In questo battleground state un terzo degli elettori si definisce indipendente. Il partito democratico non ha comunque avuto problemi a vincere qui nelle ultime tornate elettorali ma lo fa con margini sempre più ristretti. Centrale per entrambe le campagne è il voto dei Latinos, il 20% del totale.

Inflazione e costo delle case in aumento, un problema che affligge tutti gli Stati in bilico, sono le preoccupazioni principali dei residenti nel Silver State. Il tasso di disoccupazione, al 5,5%, è il più alto degli Stati Uniti. Entrambi i candidati hanno promesso di eliminare la tassa sulle mance per tentare i dipendenti del settore del turismo. Un forte e convincente messaggio economico sembra essere la vera carta vincente per conquistare il Nevada e i suoi sei grandi elettori.

North Carolina

È dal 2012 che i repubblicani vincono nell’Old North State ma quest’anno il Gop appare più in difficoltà. Il North Carolina è lo Stato tra i più devastati dall’uragano Helene - 23 delle 25 contee colpite dalla calamità votano per il partito dell’elefante - e Trump teme che ciò possa spingere verso il basso l’affluenza alle urne. Inoltre, Mark Robinson, il candidato repubblicano alla carica di governatore, è stato coinvolto in uno scandalo dopo che i media Usa hanno rivelato alcune sue dichiarazioni compromettenti. Una fra tutte quella in cui si è definito un “nazista nero”.

Harris è consapevole che nel North Carolina i democratici hanno vinto solo due volte negli ultimi decenni – con Jimmy Carter nel 1976 e con Obama nel 2008 – ma sta cercando di mobilitare gli elettori di colore e le donne delle principali comunità urbane. Se la vice di Biden riuscirà a sfondare nello Stato della Sun Belt potrebbe essere, a prescindere dal risultato generale, un buon segno per il partito democratico.

Pennsylvania

È il più importante degli Stati in bilico. Non c’è scenario realistico che preveda una vittoria di Harris senza la conquista del Keystone State e dei suoi 19 grandi elettori, il bottino più grande di tutti gli swing state. “Se vinciamo in Pennsylvania vinciamo tutto”, ha affermato Trump che qui nel 2016 ha vinto per meno di un punto percentuale per poi perdere quasi della stessa misura nel 2020.

La Pennsylvania è un microcosmo perfetto dell’elettorato moderno degli Stati Uniti. Le città blu di Philadelphia e Pittsburgh si trovano agli estremi opposti dello Stato. In mezzo sorgono comunità devastate dal declino dell’industria siderurgica e considerate un bacino perfetto per il candidato repubblicano.

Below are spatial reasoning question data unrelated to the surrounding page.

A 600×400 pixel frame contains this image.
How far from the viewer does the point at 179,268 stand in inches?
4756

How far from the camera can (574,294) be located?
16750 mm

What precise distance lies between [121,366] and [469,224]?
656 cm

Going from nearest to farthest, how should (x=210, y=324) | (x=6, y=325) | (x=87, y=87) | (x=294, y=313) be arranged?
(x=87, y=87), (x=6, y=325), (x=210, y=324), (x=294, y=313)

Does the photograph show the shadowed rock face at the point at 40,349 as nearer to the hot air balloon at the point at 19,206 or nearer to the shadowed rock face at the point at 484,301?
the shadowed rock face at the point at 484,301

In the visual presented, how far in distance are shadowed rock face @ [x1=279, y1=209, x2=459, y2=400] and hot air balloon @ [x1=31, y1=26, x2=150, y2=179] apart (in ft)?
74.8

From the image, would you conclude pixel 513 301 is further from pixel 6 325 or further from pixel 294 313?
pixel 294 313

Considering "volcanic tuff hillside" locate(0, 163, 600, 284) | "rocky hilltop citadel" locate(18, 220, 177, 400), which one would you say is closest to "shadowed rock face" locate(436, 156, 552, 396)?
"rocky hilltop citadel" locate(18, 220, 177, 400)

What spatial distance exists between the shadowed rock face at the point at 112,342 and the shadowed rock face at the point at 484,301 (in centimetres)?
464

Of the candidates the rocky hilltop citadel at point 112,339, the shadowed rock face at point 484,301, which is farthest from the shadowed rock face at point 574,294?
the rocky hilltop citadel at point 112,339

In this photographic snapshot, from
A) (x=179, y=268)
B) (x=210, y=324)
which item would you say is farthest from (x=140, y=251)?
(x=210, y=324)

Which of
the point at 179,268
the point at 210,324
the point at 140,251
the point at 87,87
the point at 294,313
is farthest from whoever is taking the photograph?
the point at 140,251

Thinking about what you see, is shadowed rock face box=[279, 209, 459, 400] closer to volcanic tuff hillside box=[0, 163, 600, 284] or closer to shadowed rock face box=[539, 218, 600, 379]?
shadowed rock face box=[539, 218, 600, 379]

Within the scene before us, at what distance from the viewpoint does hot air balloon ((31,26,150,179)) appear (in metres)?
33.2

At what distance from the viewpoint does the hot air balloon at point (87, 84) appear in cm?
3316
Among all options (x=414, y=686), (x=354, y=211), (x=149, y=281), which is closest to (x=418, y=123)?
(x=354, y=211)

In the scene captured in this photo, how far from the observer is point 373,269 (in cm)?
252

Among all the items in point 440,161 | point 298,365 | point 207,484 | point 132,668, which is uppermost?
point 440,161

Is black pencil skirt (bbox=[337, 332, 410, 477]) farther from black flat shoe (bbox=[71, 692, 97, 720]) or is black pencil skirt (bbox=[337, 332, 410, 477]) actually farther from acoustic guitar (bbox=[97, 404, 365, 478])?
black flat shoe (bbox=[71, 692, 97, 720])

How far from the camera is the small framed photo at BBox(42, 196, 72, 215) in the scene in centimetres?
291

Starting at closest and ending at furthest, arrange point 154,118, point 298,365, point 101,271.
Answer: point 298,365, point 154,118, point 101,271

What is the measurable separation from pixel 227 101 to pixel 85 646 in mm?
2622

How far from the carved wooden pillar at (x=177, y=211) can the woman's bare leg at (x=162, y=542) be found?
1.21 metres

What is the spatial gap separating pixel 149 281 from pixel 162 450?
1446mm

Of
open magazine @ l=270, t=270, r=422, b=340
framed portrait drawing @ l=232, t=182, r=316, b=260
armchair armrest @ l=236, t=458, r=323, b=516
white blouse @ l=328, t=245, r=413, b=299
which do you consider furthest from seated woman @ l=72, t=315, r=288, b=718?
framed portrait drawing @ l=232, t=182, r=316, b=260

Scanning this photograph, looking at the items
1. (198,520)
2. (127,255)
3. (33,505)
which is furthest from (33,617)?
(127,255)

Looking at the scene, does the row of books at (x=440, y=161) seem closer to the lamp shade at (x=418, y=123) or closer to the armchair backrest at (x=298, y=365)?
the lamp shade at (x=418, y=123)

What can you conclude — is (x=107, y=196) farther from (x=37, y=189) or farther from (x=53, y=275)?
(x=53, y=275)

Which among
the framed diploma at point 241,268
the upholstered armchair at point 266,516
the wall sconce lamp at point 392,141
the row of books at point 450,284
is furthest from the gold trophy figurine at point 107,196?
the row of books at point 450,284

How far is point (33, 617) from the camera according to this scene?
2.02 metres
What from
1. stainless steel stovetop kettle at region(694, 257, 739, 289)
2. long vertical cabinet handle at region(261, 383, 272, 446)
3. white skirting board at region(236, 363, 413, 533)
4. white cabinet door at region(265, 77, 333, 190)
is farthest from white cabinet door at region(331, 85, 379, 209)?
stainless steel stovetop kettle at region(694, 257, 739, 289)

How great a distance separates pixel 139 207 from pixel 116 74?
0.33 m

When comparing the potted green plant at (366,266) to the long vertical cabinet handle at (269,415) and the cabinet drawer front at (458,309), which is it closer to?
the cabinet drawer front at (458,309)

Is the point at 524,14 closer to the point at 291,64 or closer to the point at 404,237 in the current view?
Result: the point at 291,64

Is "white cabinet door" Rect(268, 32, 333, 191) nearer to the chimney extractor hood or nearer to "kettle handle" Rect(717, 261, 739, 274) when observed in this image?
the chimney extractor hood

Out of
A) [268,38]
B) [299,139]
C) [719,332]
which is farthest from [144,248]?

Convincere i cittadini “dimenticati” e mantenere coeso il fronte composto da afroamericani, asiatici e Latinos appare al momento come un’impresa tutta in salita per Harris.

Wisconsin

Sia Trump che Biden hanno vinto nel Badger State rispettivamente nel 2016 e nel 2020 ed entrambi per meno di un punto percentuale. Il Wisconsin è in generale caratterizzato dalla forte presenza di un elettorato meno variegato rispetto agli altri e i repubblicani intendono infliggere qui un colpo al blue wall degli avversari. Non è un caso che la convention nazionale del Gop si sia svolta a Milwaukee.

Per spuntarla sullo sfidante i dem devono mobilitare gli elettori delle comunità urbane senza trascurare quelli delle aree suburbane e delle campagne.

Spetterà ai residenti nello Stato decidere se rispondere all’appello per la difesa dei diritti riproduttivi e all’allarme per la democrazia lanciati da Harris proprio nei comizi nel Badger State oppure se dare una seconda chance alle ricette economiche di Trump e alla sua promessa di risolvere il problema dell’immigrazione rendendo, come recita il suo slogan, di nuovo grande l’America. Qualunque cosa ciò voglia dire.